Extract:
==========

A New Path to Stroll On

Left: Isiah, Brandon’s mentor | Right: Brandon

“Now I got goals and a future,” Brandon shares during his speech for completing the Healing Hurt People program.

Losing both parents to gun violence as a child and being a victim of gun violence himself, Brandon is no stranger to the traumatic effects of community violence. “I feel like I’ve experienced death since a young age,” he said. Moving to Portland as a child, Brandon lost his mother in fourth grade and his father in fifth. His uncle raised him in their place. Beyond the grief of losing his family, Brandon faced obstacles as a young person that resulted in him living on the streets, and he describes he was “near homeless, being a knucklehead, moving too fast, and not really caring about anything.”

His wake-up call was a gunshot wound that left him in the hospital for 107 days. “I had a lot of time in the hospital to think about what to do when I got out,” Brandon said, “and then I met Isiah. He started trying to work with me and tell me things, have me read books and stuff like that. It made my mindset different… I had a lot of change.” Isiah is Brandon’s Intensive Case Manager from the POIC Healing Hurt People program. HHP staff members respond to victims of violence in hospitals to prevent retaliation, provide wraparound support to victims and their families, and ultimately lead participants to a different lifestyle in order to break the cycle of violence. The Healing Hurt People team members are ‘credible messengers’ in these hospital visits: people with similar lived experience who can relate more deeply to those sitting in the hospital beds. They come from life on the streets and now seek to help people find a better path to walk on.

Brandon’s Uncle “Unc” gave a touching speech at the celebration for the completion of the Healing Hurt People program. Having a distant relationship with his uncle while he was living in the streets, Brandon reflects on how good it feels to have his uncle’s consistent support now that he’s getting his life on track.

Before he met Isiah, Brandon says he was facing many obstacles and trying to figure out what to do in life. Having a mentor helped him “create a path for me to stroll down,” gain clarity for his life and start creating goals. Brandon began to use the tools he was learning in his day-to-day life. “I started just being happier to live. Happy to be alive - I don’t know how to explain it. I just know I have a purpose on this earth.”

Brandon relays that he feels like a better person and has much to give to other youth. He wants to ensure they don’t go through the same things he did. Turning the cycle of trauma and violence into a cycle of hope and healing is important. He wants to “uplift them and show them there’s a different way of living, of caring for yourself and being in the community.”

The POIC Healing Hurt People program has responded to 48 hospital cases this year and currently has 71 clients on a caseload. The program Brandon went through provided training in the violence prevention sector, mentorship, and wraparound support. He’s now wrapping up his intensive outpatient treatment program and moving out of his sobering living program into permanent housing. He plans to get a job working with youth.

==========

[Collected data entries]
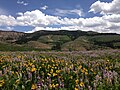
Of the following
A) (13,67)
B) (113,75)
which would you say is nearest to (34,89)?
(113,75)

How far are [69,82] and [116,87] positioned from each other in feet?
6.73

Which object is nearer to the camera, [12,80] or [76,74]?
[12,80]

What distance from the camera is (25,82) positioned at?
9.61m

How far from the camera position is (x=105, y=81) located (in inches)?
368

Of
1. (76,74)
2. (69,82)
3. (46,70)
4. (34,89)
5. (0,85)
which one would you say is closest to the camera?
(34,89)

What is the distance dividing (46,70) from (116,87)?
13.4 ft

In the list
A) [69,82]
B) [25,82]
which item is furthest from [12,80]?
[69,82]

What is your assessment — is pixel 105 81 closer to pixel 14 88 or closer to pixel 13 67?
pixel 14 88

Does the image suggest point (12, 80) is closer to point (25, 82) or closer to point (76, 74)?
point (25, 82)

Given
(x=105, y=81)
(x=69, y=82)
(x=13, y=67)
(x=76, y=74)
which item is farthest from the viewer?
(x=13, y=67)

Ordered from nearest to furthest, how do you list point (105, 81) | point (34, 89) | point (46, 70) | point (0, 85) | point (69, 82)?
point (34, 89), point (0, 85), point (105, 81), point (69, 82), point (46, 70)

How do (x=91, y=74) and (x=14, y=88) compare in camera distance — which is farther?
(x=91, y=74)

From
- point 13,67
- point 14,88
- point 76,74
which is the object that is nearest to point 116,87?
point 76,74

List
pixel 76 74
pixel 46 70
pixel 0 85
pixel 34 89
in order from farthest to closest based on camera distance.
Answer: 1. pixel 46 70
2. pixel 76 74
3. pixel 0 85
4. pixel 34 89
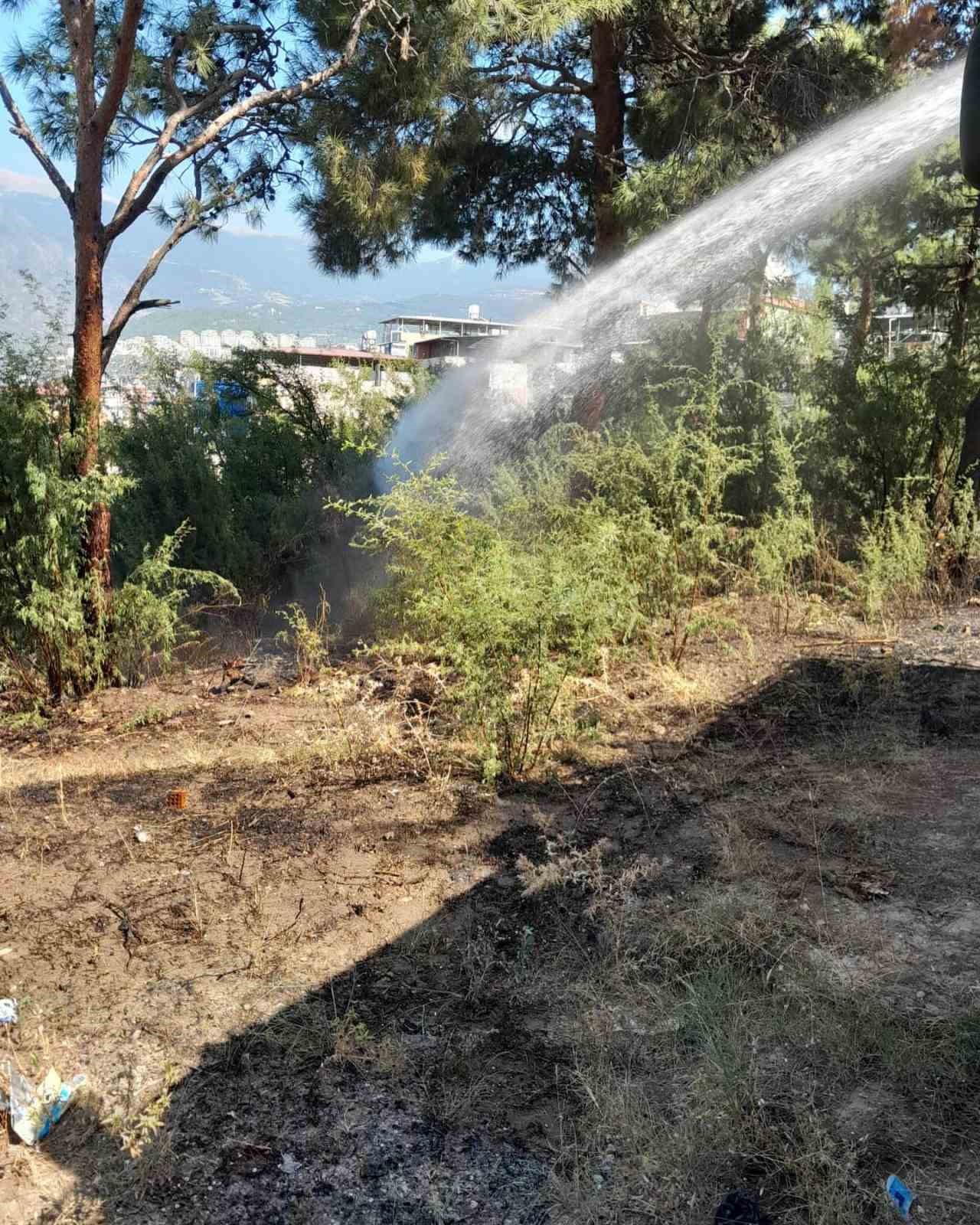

==========

What this exercise asks:
#1 Quote the article on Brandon from "A New Path to" up to and including "completing the Healing Hurt People program.".
#2 Answer these questions from the article on Brandon:
(a) How many days did the gunshot wound keep Brandon in the hospital?
(b) Who raised Brandon after he lost his parents?
(c) How many hospital cases has the POIC Healing Hurt People program responded to this year?
#3 List everything the article on Brandon says the program he went through provided.

Answers to the exercise:
#1
A New Path to Stroll On

Left: Isiah, Brandon’s mentor | Right: Brandon

“Now I got goals and a future,” Brandon shares during his speech for completing the Healing Hurt People program.

#2
(a) 107 days
(b) His uncle
(c) 48

#3
- Training in the violence prevention sector
- Mentorship
- Wraparound support